Monday, June 24, 2013

The secret 'war' in cyberspace

Wired online magazine has a very interesting article about the National Security Agency and its shadowy world.  If the information it provides is correct, it looks as if the widely reported fears about Chinese cyber-espionage and cyber-offensive capability are matched, if not exceeded, by what this country's been doing for years.  Here's an excerpt.

(General Keith) Alexander runs the nation’s cyberwar efforts, an empire he has built over the past eight years by insisting that the US’s inherent vulnerability to digital attacks requires him to amass more and more authority over the data zipping around the globe. In his telling, the threat is so mind-bogglingly huge that the nation has little option but to eventually put the entire civilian Internet under his protection, requiring tweets and emails to pass through his filters, and putting the kill switch under the government’s forefinger. “What we see is an increasing level of activity on the networks,” he said at a recent security conference in Canada. “I am concerned that this is going to break a threshold where the private sector can no longer handle it and the government is going to have to step in.”

In its tightly controlled public relations, the NSA has focused attention on the threat of cyberattack against the US—the vulnerability of critical infrastructure like power plants and water systems, the susceptibility of the military’s command and control structure, the dependence of the economy on the Internet’s smooth functioning. Defense against these threats was the paramount mission trumpeted by NSA brass at congressional hearings and hashed over at security conferences.

But there is a flip side to this equation that is rarely mentioned: The military has for years been developing offensive capabilities, giving it the power not just to defend the US but to assail its foes. Using so-called cyber-kinetic attacks, Alexander and his forces now have the capability to physically destroy an adversary’s equipment and infrastructure, and potentially even to kill. Alexander—who declined to be interviewed for this article—has concluded that such cyberweapons are as crucial to 21st-century warfare as nuclear arms were in the 20th.

And he and his cyberwarriors have already launched their first attack. The cyberweapon that came to be known as Stuxnet was created and built by the NSA in partnership with the CIA and Israeli intelligence in the mid-2000s. The first known piece of malware designed to destroy physical equipment, Stuxnet was aimed at Iran’s nuclear facility in Natanz. By surreptitiously taking control of an industrial control link known as a Scada (Supervisory Control and Data Acquisition) system, the sophisticated worm was able to damage about a thousand centrifuges used to enrich nuclear material.

The success of this sabotage came to light only in June 2010, when the malware spread to outside computers. It was spotted by independent security researchers, who identified telltale signs that the worm was the work of thousands of hours of professional development.
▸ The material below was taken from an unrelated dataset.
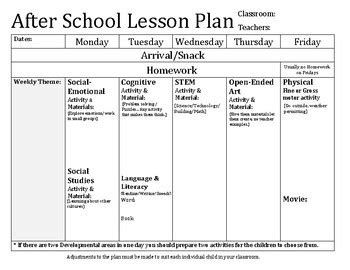 After School Lesson Plan Template By Christin Farmosa Tpt After School Program Lesson Plan Template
Despite headlines around the globe, officials in Washington have never openly acknowledged that the US was behind the attack. It wasn’t until 2012 that anonymous sources within the Obama administration took credit for it in interviews with The New York Times.
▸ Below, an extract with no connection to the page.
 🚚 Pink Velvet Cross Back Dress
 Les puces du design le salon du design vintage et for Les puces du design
But Stuxnet is only the beginning. Alexander’s agency has recruited thousands of computer experts, hackers, and engineering PhDs to expand US offensive capabilities in the digital realm. The Pentagon has requested $4.7 billion for “cyberspace operations,” even as the budget of the CIA and other intelligence agencies could fall by $4.4 billion. It is pouring millions into cyberdefense contractors. And more attacks may be planned.

There's much more at the link.  Interesting and somewhat scary reading, because I don't trust the NSA - or any government, or any government agency - with that level of power.  I believe recent disclosures have proved me correct.  I'd shut the whole lot down tomorrow, if I could . . . but now that this particular cat is out of the bag, I suspect that's no longer possible, even if a new Administration were to order it.  Once forces such as these entrench themselves, they're almost impossible to dislodge.

I pray we may never find them ruling over us.  With their tentacles so deeply into every electronic aspect of our lives, that's far from impossible.



Rev. Paul said...

As to your final point, I don't see how it can be avoided unless/until God directly takes a hand.

Thanks for providing all this info, by the way. It's deeply appreciated.

trailbee said...

I have often wondered how deeply this program was embedded. I'm no longer skeptical but mighty uncomfortable. If the troll says al Qaeda is on the run, then what is the purpose of the program? BTW why have a 500-man riot control group available for Egypt and Morsi's use? Was it supposed to be used here?